EDIT: just to be clear, the video shows a single “track” bbox, there’s no PGIE sending new bboxes at intervals. This way it’s very easy to troubleshoot tracker issues.

Can you have a try with enable useColorNames and disable useHog? Suppose HOG will related with direction.

NvDCF tracker filter update happens only when there’s a match to PGIE detection. But, it is not happening per user’s comments. So, what the user is observing is an expected behavior.

To allow the filter update, please make sure there’s a detection bbox, so that data association is happening. Again, filter update is taking place only when there’s successful match.

Another thing is given your detected object is a rigid object (i.e., wheel), I would recommend setting featureFocusOffsetFactor_y: 0 instead of featureFocusOffsetFactor_y: -0.2.

Hello @pshin,

I’m trying to use nvtracker independently, without a PGIE. For reference, there VPI’s KLT Feature Tracker, but I couldn’t manage to get it to perform well while the object is gradually changing it’s visual/orientation.

So currently I’m trying to utilize nvtracker to track a one-time bbox and keep tracking even when the object is gradually changing it’s visual/orientation, it works well when the object is simply moving around, but when things starts changing confidence starts dropping until track loss.

Any thoughts?

Thank you.

NvDCF tracker filter won’t update in you use case as only a one-time bbox sent to tracker. So you will get dropping tracker confidence when you rotate the object. The is an expected behavior. Please send right bbox to tracker at some interval, so NvDCF tracker filter will be update to match the rotated object, then you can get higher tracker confidence.
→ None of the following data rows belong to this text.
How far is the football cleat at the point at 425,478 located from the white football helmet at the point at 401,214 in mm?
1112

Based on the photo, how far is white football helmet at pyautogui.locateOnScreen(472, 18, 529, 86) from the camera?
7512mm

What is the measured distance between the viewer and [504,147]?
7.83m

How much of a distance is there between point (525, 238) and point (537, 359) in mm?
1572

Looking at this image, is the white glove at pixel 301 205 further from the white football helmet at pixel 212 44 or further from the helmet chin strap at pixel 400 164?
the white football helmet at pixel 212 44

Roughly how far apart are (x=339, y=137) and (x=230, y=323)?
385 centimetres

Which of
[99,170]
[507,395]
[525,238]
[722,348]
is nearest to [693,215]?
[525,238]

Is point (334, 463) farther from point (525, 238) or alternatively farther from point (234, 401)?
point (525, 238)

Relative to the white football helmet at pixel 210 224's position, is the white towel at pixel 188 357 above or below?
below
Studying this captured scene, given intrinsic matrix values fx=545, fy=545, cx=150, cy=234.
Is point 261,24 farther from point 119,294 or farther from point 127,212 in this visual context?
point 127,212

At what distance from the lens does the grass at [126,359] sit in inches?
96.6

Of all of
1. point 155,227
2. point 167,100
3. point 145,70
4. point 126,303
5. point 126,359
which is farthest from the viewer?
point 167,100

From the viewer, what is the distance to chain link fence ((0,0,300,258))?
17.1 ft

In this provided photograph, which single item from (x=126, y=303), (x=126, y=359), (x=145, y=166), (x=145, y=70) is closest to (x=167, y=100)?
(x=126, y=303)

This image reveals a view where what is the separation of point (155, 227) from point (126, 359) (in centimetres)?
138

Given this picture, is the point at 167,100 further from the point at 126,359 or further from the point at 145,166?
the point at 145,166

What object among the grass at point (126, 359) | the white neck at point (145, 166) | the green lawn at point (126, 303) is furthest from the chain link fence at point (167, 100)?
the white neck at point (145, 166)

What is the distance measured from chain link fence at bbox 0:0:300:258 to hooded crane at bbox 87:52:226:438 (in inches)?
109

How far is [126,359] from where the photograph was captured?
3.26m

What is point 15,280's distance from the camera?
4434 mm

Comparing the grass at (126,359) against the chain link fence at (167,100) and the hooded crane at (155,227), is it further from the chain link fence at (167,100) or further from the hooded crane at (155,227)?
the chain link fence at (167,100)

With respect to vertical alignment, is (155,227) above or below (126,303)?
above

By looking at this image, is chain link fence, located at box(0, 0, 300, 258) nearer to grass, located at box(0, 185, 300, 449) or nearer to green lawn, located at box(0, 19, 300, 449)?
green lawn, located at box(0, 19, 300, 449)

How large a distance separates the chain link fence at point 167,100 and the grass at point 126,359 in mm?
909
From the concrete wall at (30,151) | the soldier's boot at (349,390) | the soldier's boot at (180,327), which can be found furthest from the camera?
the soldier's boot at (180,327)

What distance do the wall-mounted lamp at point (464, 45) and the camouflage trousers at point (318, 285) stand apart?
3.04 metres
So you will get dropping tracker confidence when you rotate the object

But on the other hand, there’re the DCF Filter Learning parameters which should cope with these gradual changes (rotation etc): “If the visual appearance of the target objects is expected to vary quickly over time, one may employ a high learning rate for better adaptation of the correlation filter to the changing appearance”.

As mentioned many times, NvDCF tracker filter won’t update in you use case as only a one-time bbox sent to tracker. It means the DCF Filter Learning parameters won’t take effect as the learning is stopped in your use case. Please send right bbox to tracker at some interval to start the DCF Filter Learning. Then you can fine tune the learning parameter.

Hello @kesong,

I’ve already tried VPI’s KLT Feature Tracker and nvtracker, but they stop tracking as soon as the object is changing it’s visual/attitude over time.

Is there something similar to this video that Nvidia offers as part of DeepStream, VPI, etc?

Thank you!

You can’t specify one object and track it in DeepStream.
Can you have a try with this sample: VPI - Vision Programming Interface: KLT Bounding Box Tracker?

Hello @kesong,

You can’t specify one object and track it in DeepStream.

But that’s the exact definition of nvtracker, supply a bbox and it will track it over time with lots of tuning and tweaking options. I’m not asking about the actual selection of the bbox (UI wise), but rather the tracking algorithm itself. Not sure I understand what you meant.

Can you have a try with this sample: VPI - Vision Programming Interface: KLT Bounding Box Tracker?

Yeah I have tried VPI KLT, even wrote in the previous reply that “they stop tracking as soon as the object is changing it’s visual/attitude over time.”

Tracking is part of DeepStream for better and for worse, the tracking capability shown in this video (NOT the UI for bbox selection which is the application responsibility) is a very basic use-case that’s worth considering for the next version, don’t you think?

Best regards.

Yes, nvtracker will track all object which output from PGIE detector.

@kesong, unfortunately couldn’t understand your reply in conjunction with my question, nvtracker doesn’t know and doesn’t care if the bbox came from a PGIE or if a user manually drew a box on a frame.

Anyway, I’ve built OpenCV 4.7 with CUDA support, is it possible to run one of the many trackers available in OpenCV on the GPU? Out-of-the-box CPU utilization is very high so GPU is a must if you need to leave any CPU for other tasks.

Thank you.

There is no update from you for a period, assuming this is not an issue anymore. Hence we are closing this topic. If need further support, please open a new one. Thanks

Please consult OpenCV expert for the tracker in OpenCV.

Thanks.